А от императрицы, между тем, новое повеление, от 24-го июля: «Удостоверьтесь в том, действительно ли арестантка опасно больна? В случае видимой опасности, узнайте, к какому исповеданию она принадлежит, и убедите ее в необходимости причаститься перед смертью. Если она потребует священника, пошлите к ней духовника, которому дать наказ, чтобы довел ее увещаниями до раскрытия истины; о последующем же немедленно донести с курьером».
Боятся, чтобы она не унесла с собой своей тайны в могилу.
А генерал-прокурор к этому повелению прибавляет: «священнику предварительно, под страхом смертной казни, приказать хранить молчание обо всем, что он услышит, увидит или узнает».

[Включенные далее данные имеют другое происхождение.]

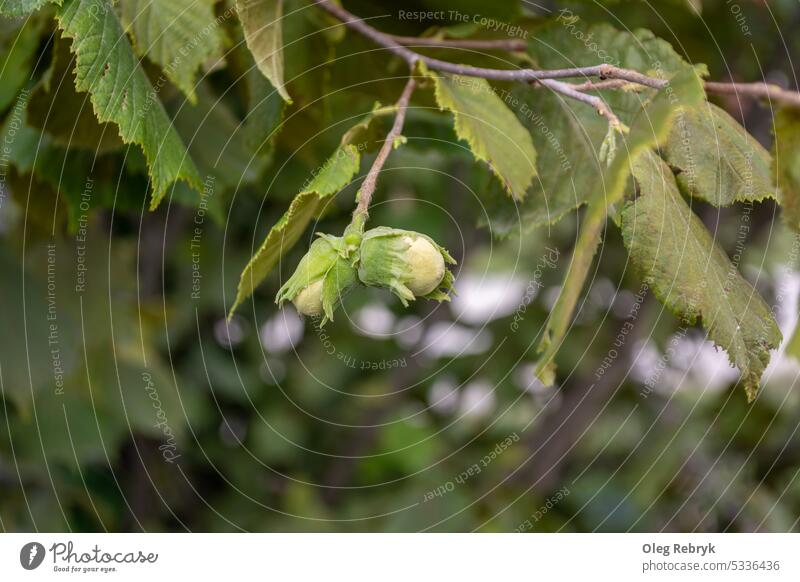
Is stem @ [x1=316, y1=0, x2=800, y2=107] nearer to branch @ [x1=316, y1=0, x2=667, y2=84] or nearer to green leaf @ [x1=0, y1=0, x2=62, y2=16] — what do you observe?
branch @ [x1=316, y1=0, x2=667, y2=84]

Но через день императрица шлет новое повеленье:
«Не допрашивайте более распутную лгунью; объявите ей, что она за свое упорство и бесстыдство осуждается на вечное заключение. Потом передайте Доманскому, что если он подробно расскажет все, что знает о происхождении, имени и прежней жизни арестантки, то будет обвенчан с ней, и они потом получат дозволение возвратиться в их отечество. Если он согласится, следует стараться склонить и ее, почему Доманскому и дозволить переговорить о том с ней. При ее согласии на предложение – обвенчать их немедленно, чем и положить конец всем прежним обманам. Если же арестантка не захочет о том слышать, то сказать ей, что в случае открытия своего происхождения она тотчас же получит возможность восстановить сношения свои с князем Лимбургским».
Голицын снова является к заключенной. Он находит ее в совершенно безнадежном состоянии, почти умирающей.
– Не желаете ли вы духовника, чтобы приготовиться к… смерти? – спрашивает князь, наклоняясь к умирающей.
– Да.
– Какого же вам священника, греко-восточного или католического?
– Греко-восточного.
Но больше она говорить не можете. Голицын уходит. Еще прошло несколько дней. Голицын опять в каземате. Это было 1-го августа.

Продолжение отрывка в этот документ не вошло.